Ghughudanga Zamindari was located within 11 thanas, such as

- Dinajpur Sadar Upazila
- Gangarampur
- Kushmandi (community development block)
- Raiganj
- Kaliaganj
- Itahar (community development block)
- Pirganj Upazila
- Thakurgaon District
- Biral Upazila
- Bochaganj Upazila
- Malda district (Raio-Muchia).

== Construction ==
It was constructed in the style of Indo-Saracenic Revival architecture.

==Antique pieces==
In 1971 before the Indo-Pak War, in Ghughudanga state there were some antique pieces and that was gold chair which is now kept in national museum Bangladesh, 101 gram artificial gold koi fish, a beautiful umbrella along with silver haft, a big hand fan along with silver haft, four silver sticks etc. Also there were 13-14 big copper cauldrons for cooking in occasions, big canopy and other important things and that things once used by Dinajpur district's important people in their marriage and other occasions and hired from Ghughudanga. Because those days there were no shop of decorators in Dinajpur, Pakistan. In 1971, Pakistani Army looted these things when they destroyed the Zamindar palace.

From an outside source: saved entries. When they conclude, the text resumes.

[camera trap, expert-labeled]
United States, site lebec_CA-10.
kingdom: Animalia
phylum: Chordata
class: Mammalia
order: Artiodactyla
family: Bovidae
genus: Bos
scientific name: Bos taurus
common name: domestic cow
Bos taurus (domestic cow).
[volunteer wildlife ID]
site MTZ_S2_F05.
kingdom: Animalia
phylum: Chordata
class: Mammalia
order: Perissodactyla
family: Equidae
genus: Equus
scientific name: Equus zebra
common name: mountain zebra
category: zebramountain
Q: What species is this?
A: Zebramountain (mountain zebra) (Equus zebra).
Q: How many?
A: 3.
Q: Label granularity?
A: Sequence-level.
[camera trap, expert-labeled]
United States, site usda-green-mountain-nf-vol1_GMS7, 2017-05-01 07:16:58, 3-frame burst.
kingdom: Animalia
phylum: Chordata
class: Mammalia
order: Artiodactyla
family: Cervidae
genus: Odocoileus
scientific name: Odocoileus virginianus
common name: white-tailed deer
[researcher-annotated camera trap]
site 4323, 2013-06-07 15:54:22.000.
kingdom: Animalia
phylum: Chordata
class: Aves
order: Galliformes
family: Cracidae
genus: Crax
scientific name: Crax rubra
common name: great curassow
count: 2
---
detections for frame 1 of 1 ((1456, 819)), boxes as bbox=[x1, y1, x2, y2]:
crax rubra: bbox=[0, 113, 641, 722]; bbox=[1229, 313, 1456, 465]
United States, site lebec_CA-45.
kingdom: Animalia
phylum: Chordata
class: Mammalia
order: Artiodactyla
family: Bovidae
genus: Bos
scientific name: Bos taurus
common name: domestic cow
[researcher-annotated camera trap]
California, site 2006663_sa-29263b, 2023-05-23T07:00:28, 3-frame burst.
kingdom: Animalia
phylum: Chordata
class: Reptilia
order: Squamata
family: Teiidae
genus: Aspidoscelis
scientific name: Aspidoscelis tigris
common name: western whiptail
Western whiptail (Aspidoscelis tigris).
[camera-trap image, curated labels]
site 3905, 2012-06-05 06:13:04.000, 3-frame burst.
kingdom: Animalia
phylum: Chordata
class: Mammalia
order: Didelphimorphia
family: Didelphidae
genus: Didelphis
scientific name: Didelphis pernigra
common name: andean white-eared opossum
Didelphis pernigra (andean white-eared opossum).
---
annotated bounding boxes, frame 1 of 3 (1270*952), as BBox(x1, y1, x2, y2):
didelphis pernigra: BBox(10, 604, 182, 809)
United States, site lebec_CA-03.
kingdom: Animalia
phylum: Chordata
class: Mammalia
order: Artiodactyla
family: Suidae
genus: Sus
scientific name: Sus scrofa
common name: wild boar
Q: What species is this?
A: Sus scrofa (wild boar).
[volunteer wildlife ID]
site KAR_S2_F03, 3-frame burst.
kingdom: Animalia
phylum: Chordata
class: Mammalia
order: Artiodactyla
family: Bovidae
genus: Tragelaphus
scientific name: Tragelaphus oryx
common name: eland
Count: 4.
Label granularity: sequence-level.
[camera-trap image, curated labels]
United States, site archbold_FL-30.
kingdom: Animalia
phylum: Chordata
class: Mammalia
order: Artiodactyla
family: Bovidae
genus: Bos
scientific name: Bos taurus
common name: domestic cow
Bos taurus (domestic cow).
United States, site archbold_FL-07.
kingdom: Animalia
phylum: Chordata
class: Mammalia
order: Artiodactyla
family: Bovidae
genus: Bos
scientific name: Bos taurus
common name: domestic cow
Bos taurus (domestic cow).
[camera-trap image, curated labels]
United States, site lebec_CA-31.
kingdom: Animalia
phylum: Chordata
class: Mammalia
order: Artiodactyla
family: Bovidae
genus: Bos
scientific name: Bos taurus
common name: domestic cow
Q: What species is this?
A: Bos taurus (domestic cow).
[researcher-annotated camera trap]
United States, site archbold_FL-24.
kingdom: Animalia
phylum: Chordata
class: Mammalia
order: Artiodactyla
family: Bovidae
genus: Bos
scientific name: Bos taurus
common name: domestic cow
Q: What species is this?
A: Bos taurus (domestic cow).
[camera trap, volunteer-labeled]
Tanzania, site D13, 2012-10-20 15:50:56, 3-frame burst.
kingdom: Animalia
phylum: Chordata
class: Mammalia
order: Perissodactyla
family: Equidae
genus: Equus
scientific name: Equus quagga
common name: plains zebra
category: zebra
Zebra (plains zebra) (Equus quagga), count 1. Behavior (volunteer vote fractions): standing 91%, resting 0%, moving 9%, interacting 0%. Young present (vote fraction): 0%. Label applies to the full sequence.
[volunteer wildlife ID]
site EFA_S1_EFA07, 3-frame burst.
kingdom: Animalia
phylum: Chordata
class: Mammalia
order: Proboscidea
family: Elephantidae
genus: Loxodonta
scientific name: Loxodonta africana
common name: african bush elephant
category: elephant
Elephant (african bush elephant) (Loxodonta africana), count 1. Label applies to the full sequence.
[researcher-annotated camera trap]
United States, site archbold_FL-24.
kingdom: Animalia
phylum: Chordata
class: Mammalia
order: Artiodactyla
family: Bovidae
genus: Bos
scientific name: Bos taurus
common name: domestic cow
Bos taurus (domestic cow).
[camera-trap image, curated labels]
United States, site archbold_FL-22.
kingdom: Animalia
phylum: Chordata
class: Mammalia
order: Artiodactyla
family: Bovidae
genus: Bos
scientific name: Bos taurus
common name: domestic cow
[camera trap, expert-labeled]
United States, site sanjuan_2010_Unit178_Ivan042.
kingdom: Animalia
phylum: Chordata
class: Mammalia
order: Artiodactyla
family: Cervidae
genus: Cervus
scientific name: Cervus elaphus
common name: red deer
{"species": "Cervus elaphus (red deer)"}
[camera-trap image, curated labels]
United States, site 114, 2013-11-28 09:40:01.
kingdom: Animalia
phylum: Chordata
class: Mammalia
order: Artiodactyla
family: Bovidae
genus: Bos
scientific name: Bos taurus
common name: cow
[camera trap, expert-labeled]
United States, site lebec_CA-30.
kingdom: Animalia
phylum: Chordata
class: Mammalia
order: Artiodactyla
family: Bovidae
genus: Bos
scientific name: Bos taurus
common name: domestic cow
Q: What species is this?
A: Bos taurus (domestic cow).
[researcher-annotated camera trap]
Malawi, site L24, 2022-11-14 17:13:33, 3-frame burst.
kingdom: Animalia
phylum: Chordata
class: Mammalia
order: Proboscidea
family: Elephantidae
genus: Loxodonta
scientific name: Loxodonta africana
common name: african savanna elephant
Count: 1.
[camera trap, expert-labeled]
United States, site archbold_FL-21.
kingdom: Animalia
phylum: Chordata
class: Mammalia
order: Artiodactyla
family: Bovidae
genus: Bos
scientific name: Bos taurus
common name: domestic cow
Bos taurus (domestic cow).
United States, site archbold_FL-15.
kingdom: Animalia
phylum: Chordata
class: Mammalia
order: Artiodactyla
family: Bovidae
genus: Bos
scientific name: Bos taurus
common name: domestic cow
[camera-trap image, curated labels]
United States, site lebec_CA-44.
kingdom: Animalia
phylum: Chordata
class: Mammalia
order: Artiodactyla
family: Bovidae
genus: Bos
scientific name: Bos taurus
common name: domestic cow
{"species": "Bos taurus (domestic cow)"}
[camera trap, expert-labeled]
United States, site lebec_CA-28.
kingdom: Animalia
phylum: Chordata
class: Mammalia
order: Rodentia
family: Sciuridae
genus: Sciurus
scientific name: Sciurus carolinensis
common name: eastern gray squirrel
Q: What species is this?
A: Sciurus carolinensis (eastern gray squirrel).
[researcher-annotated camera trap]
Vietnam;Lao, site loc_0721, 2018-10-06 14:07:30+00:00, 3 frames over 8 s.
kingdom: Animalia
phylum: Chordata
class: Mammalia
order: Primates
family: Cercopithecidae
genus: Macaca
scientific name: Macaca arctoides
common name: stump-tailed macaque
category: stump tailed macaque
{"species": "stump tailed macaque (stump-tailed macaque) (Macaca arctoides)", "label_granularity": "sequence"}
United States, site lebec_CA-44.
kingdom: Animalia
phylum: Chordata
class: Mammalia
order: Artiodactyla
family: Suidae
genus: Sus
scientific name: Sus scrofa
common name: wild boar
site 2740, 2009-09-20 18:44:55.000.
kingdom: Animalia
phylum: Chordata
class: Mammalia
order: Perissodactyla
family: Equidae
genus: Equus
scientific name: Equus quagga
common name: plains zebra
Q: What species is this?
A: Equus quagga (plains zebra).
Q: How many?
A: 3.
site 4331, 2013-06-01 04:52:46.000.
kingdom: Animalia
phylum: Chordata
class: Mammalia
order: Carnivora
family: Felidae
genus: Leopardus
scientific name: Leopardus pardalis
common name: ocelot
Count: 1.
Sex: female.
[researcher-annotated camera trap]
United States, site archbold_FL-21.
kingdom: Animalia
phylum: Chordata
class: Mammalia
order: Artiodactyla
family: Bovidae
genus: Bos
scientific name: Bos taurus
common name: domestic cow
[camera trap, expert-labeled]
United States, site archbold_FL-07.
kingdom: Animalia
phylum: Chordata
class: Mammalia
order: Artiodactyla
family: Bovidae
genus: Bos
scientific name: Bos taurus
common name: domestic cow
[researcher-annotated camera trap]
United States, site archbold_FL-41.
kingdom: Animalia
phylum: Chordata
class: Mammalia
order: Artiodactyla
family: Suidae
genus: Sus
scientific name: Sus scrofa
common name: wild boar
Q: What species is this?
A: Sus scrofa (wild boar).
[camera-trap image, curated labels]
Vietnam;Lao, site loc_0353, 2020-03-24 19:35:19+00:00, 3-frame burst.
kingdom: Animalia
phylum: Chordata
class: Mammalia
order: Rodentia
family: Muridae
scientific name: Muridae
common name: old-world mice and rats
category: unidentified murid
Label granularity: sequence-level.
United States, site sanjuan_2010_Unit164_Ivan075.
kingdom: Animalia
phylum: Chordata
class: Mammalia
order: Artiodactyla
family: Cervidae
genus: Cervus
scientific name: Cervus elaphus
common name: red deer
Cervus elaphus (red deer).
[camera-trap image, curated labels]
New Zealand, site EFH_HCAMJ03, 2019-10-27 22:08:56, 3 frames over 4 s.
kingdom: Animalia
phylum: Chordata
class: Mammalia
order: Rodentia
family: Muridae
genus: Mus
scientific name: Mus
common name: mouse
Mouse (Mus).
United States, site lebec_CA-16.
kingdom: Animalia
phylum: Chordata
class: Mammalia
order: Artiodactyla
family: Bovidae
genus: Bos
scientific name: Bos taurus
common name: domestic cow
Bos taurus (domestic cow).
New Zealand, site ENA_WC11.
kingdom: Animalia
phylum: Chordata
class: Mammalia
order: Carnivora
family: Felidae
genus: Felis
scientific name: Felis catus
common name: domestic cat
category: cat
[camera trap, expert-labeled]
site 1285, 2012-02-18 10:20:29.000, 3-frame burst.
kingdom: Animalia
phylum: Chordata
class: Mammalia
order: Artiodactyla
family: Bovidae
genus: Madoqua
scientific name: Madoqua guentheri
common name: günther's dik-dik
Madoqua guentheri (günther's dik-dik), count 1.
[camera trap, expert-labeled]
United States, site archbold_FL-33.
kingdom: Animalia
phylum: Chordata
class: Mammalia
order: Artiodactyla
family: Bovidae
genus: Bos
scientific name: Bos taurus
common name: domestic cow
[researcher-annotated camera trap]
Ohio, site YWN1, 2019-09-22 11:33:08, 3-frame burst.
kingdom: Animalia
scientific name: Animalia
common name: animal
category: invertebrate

==Partition of Bangladesh and destruction of zamindari==

After the partition of India in 1947, most of the Ghugudanga Estate areas fell within Indian territory. Due to the promulgation of the State Acquisition Act, the financial stability of this Zamindar family started declining gradually. Consequent to the help, co-operation, and shelter afforded to the freedom-fighters by the members of Ghugudanga Zamindar family during the Indo-Pak War or liberation War, raiders completely destroyed the main residential building of the Zamindar by aerial bombing. Afterwards, most members of the Ghugudanga Zamindar family started living by constructing their own houses in Eidgah Residential Area of Dinajpur Town.

==Ghughudanga Zamindar's contribution on 1971's Liberation war==

On the night of 25 March 1971, after the start of genocide by Pakistan, a camp was established in Ghughudanga with the Bengalis of Dinajpur, Army, EPR, police, 1500 freedom fighters, 22 vehicles and with many weapons. The public and private officers and common people of Dinajpur town took shelter in Ghughudanga Zamindar bari, for fear of the murderous Pakistani Army. The members of the Zamindar family provided for the food and other needs of all the freedom fighters, officers and common people. When Pakistani military came towards Ghughudanga, the members of the Zamindar family and all the common people left Ghughudanga and took refuge in India after crossing the international border. In revenge for helping the freedom fighters, the Pakistani military destroyed this ancient Ghughudanga house. After independence of Bangladesh, family members of Zamindar family returned to Bangladesh.

==Clan Identity==

The Ghughudanga Zamindar lineage was established by Nabir Mohammad. He came to Patharghata from Jalpaiguri by river for the purpose of business and along with 500 seesa, he established his home and he established his rice business in Kalkata's Chitpur. His son Ful Mohammad Chowdhury bought many estates and from Patharghata he established his Zamindari Cottage.